Drinking Warm, Gross Soju From a Box on a Very Long Indonesian Ferry Ride
Chamisul Classic on the Karimata Straits
Alcohol control in the Islamic world runs a long gamut.
There are those countries that practice outright prohibition, like Saudi Arabia, where being caught with a bottle of whiskey is almost like being caught with a pound of heroin, no matter what your denomination, nationality, or excuse.
Then there’s the other end of the spectrum, like the former Soviet “stans,” where the prohibition on alcohol appears to have been left out of their version of the Quran, and vodka pours like water over Niagara Falls, morning, noon, and night.
Most countries occupy some kind of middle: it’s available but hard to find (Egypt), it’s heavily taxed (Malaysia), it’s only available in fancy hotels or madly regulated shops (Qatar), you have to prove you’re non-Muslim to get it (Pakistan), and so on.
Indonesia—the most populous Islamic country in the world, with 203 million faithful—is one of those middle grounders.
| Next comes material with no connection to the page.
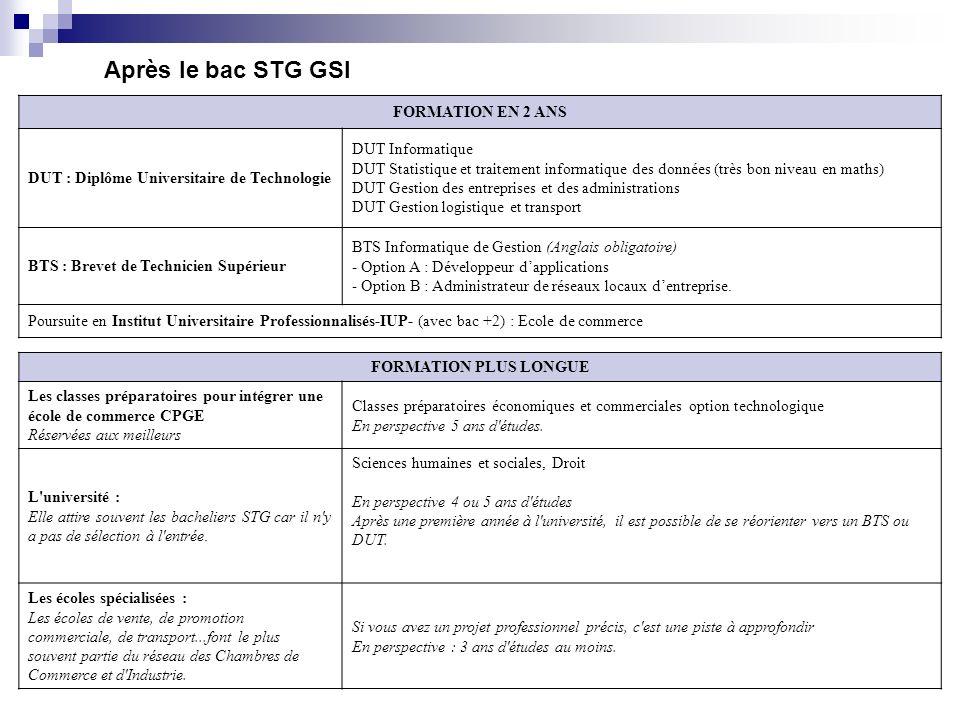 Après le bac STG GSI FORMATION EN 2 ANS DUT : Diplôme Universitaire de Technologie DUT Informatique DUT Statistique et traitement informatique des don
In Hindu Bali it’s everywhere, in arch-Islamic Aceh it’s nowhere, and in most of the country it’s just expensive and you have to look for it.
And it is not available on Pelni, the network of ferries that transports millions of Indonesians between the Indonesian archipelago’s 17,000 or so islands.
Right now, I am on a 29-hour ferry, crossing the Karimata Straits, about two degrees south of the equator, from Jakarta’s port of Tanjung Priok (6.1321° S, 106.8715° E) to Pulau Batam (1.0456° N, 104.0305° E).
I knew there was no way I was going to be able to do this trip without liquor, and at the same time, I knew there wouldn’t be any liquor on this ferry.
I went to a bottle shop last night to figure what I might be able to smuggle on board, but the cheapest and most appropriate thing I could find, 200 ml of Black Velvet rye in a plastic mickey, was just too expensive, at $20. (If it had been 200 ml of Canadian Club, fine, but Black Velvet was what we used to drink as university kids in British Columbia, when the student loan money was really stretched to the limit.)
Luckily, I was staying with a Korean friend, and like any good Korean abroad, her shelves were packed with Korean worker gasoline: soju. She gave me a 200ml Tetra Pak box of my favorite, Chamisul Classic, and that’s what I’m drinking now, at 7:42 pm, in my cockroach-infested Kelas 1A cabin.
The soju is warm, it’s gross, it isn’t accompanied with the requisite grilled pig guts and kimchi, but it’s something to make this extremely boring trip a little less boring, books, beetles, cold mie goreng, and 200-decibel calls to Islamic prayer broadcast straight to your room notwithstanding.